Exercise description — Can the data below be echoed back word for word?

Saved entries
==================================================
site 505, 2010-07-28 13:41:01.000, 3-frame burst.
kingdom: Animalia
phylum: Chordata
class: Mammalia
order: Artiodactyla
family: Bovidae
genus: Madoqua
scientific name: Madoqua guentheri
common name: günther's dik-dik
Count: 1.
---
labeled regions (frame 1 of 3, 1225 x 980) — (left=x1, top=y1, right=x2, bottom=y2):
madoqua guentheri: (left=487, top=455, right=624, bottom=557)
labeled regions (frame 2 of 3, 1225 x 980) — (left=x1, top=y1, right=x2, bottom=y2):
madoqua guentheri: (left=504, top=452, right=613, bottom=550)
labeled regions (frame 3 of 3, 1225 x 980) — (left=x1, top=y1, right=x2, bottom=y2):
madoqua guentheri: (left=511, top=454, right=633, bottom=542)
==================================================
Exercise result —
site 505, 2010-07-28 13:41:01.000, 3-frame burst.
kingdom: Animalia
phylum: Chordata
class: Mammalia
order: Artiodactyla
family: Bovidae
genus: Madoqua
scientific name: Madoqua guentheri
common name: günther's dik-dik
Count: 1.
---
labeled regions (frame 1 of 3, 1225 x 980) — (left=x1, top=y1, right=x2, bottom=y2):
madoqua guentheri: (left=487, top=455, right=624, bottom=557)
labeled regions (frame 2 of 3, 1225 x 980) — (left=x1, top=y1, right=x2, bottom=y2):
madoqua guentheri: (left=504, top=452, right=613, bottom=550)
labeled regions (frame 3 of 3, 1225 x 980) — (left=x1, top=y1, right=x2, bottom=y2):
madoqua guentheri: (left=511, top=454, right=633, bottom=542)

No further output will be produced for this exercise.